*REQUIRED TASK*:
Print out every record exactly as it appears.

*DATA ROWS*:
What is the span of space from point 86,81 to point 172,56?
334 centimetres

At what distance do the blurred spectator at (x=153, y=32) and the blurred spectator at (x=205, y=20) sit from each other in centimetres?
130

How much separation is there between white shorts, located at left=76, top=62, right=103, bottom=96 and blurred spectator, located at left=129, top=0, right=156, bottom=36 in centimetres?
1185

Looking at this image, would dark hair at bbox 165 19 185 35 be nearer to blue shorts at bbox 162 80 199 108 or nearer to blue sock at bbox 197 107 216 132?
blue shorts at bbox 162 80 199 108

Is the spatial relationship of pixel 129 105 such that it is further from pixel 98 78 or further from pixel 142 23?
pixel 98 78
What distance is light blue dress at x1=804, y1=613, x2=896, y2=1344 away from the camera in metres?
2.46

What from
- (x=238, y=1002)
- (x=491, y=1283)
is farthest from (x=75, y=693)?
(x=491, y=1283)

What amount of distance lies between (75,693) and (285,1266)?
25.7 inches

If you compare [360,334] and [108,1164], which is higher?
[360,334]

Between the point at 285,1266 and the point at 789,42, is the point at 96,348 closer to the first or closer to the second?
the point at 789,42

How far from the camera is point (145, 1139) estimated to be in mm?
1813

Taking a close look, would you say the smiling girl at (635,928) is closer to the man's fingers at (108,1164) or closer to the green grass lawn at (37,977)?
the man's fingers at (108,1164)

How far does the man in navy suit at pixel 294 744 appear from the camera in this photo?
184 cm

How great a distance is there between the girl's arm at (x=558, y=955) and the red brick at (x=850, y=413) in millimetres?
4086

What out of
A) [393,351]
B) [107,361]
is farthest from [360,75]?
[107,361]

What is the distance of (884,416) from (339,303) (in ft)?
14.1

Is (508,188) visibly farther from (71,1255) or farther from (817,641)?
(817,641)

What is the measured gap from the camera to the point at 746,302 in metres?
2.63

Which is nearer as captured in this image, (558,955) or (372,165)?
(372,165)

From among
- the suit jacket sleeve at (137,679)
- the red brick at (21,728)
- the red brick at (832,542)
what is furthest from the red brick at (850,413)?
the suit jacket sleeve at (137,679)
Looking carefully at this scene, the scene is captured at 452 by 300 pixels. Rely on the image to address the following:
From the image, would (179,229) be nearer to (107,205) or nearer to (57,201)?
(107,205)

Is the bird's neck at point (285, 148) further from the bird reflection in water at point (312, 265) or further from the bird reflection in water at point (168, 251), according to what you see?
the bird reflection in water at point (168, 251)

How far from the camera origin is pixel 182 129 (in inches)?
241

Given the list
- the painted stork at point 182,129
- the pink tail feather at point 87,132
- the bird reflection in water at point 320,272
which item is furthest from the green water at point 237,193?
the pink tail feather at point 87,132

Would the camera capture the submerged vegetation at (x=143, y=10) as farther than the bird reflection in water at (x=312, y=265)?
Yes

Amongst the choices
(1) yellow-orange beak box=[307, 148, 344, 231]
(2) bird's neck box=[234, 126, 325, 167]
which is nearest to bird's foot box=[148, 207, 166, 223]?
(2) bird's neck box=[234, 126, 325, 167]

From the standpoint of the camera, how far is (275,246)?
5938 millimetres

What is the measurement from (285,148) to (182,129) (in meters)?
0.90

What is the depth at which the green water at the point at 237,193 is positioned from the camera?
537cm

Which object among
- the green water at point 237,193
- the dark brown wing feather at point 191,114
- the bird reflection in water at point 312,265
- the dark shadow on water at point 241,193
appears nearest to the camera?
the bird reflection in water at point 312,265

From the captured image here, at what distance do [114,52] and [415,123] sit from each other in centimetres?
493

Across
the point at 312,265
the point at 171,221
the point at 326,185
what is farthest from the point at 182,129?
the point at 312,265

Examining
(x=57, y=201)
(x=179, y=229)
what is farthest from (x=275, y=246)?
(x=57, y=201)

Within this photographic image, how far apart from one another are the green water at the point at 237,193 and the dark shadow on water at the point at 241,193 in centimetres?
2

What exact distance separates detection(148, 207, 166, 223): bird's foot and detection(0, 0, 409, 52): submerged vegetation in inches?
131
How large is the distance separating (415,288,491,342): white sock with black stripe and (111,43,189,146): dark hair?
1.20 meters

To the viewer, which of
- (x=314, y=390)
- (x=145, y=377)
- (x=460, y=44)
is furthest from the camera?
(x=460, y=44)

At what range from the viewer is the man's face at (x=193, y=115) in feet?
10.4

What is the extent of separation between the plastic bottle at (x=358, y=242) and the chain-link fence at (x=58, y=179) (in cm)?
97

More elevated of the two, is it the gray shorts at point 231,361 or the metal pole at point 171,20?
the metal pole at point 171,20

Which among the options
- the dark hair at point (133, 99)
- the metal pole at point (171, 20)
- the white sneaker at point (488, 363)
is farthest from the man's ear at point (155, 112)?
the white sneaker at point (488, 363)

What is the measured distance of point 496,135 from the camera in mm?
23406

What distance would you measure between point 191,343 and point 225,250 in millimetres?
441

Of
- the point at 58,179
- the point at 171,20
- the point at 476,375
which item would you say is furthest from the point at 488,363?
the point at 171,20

*RESULT*:
What is the span of space from point 86,81 to point 172,56?
334 centimetres

At what distance do the blurred spectator at (x=153, y=32) and the blurred spectator at (x=205, y=20) sit from each other in centimetres?
130

How much separation is there between white shorts, located at left=76, top=62, right=103, bottom=96 and blurred spectator, located at left=129, top=0, right=156, bottom=36 in centimetres?
1185

Looking at this image, would dark hair at bbox 165 19 185 35 be nearer to blue shorts at bbox 162 80 199 108 or nearer to blue sock at bbox 197 107 216 132?
blue shorts at bbox 162 80 199 108

Is the spatial relationship of pixel 129 105 such that it is further from pixel 98 78 or further from pixel 142 23?
pixel 98 78
What distance is light blue dress at x1=804, y1=613, x2=896, y2=1344 away from the camera in metres?
2.46

What from
- (x=238, y=1002)
- (x=491, y=1283)
is farthest from (x=75, y=693)?
(x=491, y=1283)

What amount of distance lies between (75,693) and (285,1266)?
25.7 inches

If you compare [360,334] and [108,1164], which is higher?
[360,334]

Between the point at 285,1266 and the point at 789,42, is the point at 96,348 closer to the first or closer to the second?
the point at 789,42

How far from the camera is point (145, 1139) estimated to be in mm?
1813

Taking a close look, would you say the smiling girl at (635,928) is closer to the man's fingers at (108,1164) or closer to the green grass lawn at (37,977)?
the man's fingers at (108,1164)

How far does the man in navy suit at pixel 294 744 appear from the camera in this photo?
184 cm

How great a distance is there between the girl's arm at (x=558, y=955) and the red brick at (x=850, y=413) in millimetres?
4086

What out of
A) [393,351]
B) [107,361]
is farthest from [360,75]?
[107,361]

What is the distance of (884,416) from (339,303) (in ft)?
14.1

Is (508,188) visibly farther from (71,1255) or farther from (817,641)?
(817,641)

What is the measured gap from the camera to the point at 746,302 in metres?
2.63

Which is nearer as captured in this image, (558,955) or (372,165)?
(372,165)

From among
- the suit jacket sleeve at (137,679)
- the red brick at (21,728)
- the red brick at (832,542)
what is furthest from the red brick at (850,413)?
the suit jacket sleeve at (137,679)
Looking carefully at this scene, the scene is captured at 452 by 300 pixels. Rely on the image to address the following:
From the image, would (179,229) be nearer to (107,205) or nearer to (57,201)?
(107,205)

Is the bird's neck at point (285, 148) further from the bird reflection in water at point (312, 265) or further from the bird reflection in water at point (168, 251), according to what you see?
the bird reflection in water at point (168, 251)

How far from the camera origin is pixel 182 129 (in inches)?
241

Given the list
- the painted stork at point 182,129
- the pink tail feather at point 87,132
- the bird reflection in water at point 320,272
which item is furthest from the green water at point 237,193?
the pink tail feather at point 87,132

Would the camera capture the submerged vegetation at (x=143, y=10) as farther than the bird reflection in water at (x=312, y=265)?
Yes

Amongst the choices
(1) yellow-orange beak box=[307, 148, 344, 231]
(2) bird's neck box=[234, 126, 325, 167]
which is nearest to bird's foot box=[148, 207, 166, 223]?
(2) bird's neck box=[234, 126, 325, 167]

From the standpoint of the camera, how far is (275,246)?
5938 millimetres

What is the measurement from (285,148) to (182,129) (in meters)?
0.90

What is the depth at which the green water at the point at 237,193 is positioned from the camera?
537cm

Which object among
- the green water at point 237,193
- the dark brown wing feather at point 191,114
- the bird reflection in water at point 312,265
- the dark shadow on water at point 241,193
appears nearest to the camera?
the bird reflection in water at point 312,265

From the captured image here, at what distance do [114,52] and [415,123] sit from each other in centimetres?
493

Across
the point at 312,265
the point at 171,221
the point at 326,185
what is farthest from the point at 182,129?
the point at 312,265

Examining
(x=57, y=201)
(x=179, y=229)
what is farthest from (x=275, y=246)?
(x=57, y=201)

Within this photographic image, how far apart from one another are the green water at the point at 237,193 and the dark shadow on water at the point at 241,193 in centimetres?
2

What exact distance separates detection(148, 207, 166, 223): bird's foot and detection(0, 0, 409, 52): submerged vegetation in inches?
131
How large is the distance separating (415,288,491,342): white sock with black stripe and (111,43,189,146): dark hair?
1.20 meters

To the viewer, which of
- (x=314, y=390)
- (x=145, y=377)
- (x=460, y=44)
is furthest from the camera?
(x=460, y=44)

At what range from the viewer is the man's face at (x=193, y=115) in feet?
10.4

What is the extent of separation between the plastic bottle at (x=358, y=242) and the chain-link fence at (x=58, y=179) (in cm)?
97

More elevated of the two, is it the gray shorts at point 231,361 or the metal pole at point 171,20?
the metal pole at point 171,20

Which among the options
- the dark hair at point (133, 99)
- the metal pole at point (171, 20)
- the white sneaker at point (488, 363)
is farthest from the man's ear at point (155, 112)?
the white sneaker at point (488, 363)

What is the measured distance of point 496,135 from the camera in mm?
23406

What distance would you measure between point 191,343 and point 225,250 in millimetres?
441

Of
- the point at 58,179
- the point at 171,20
- the point at 476,375
which item would you say is furthest from the point at 488,363?
the point at 171,20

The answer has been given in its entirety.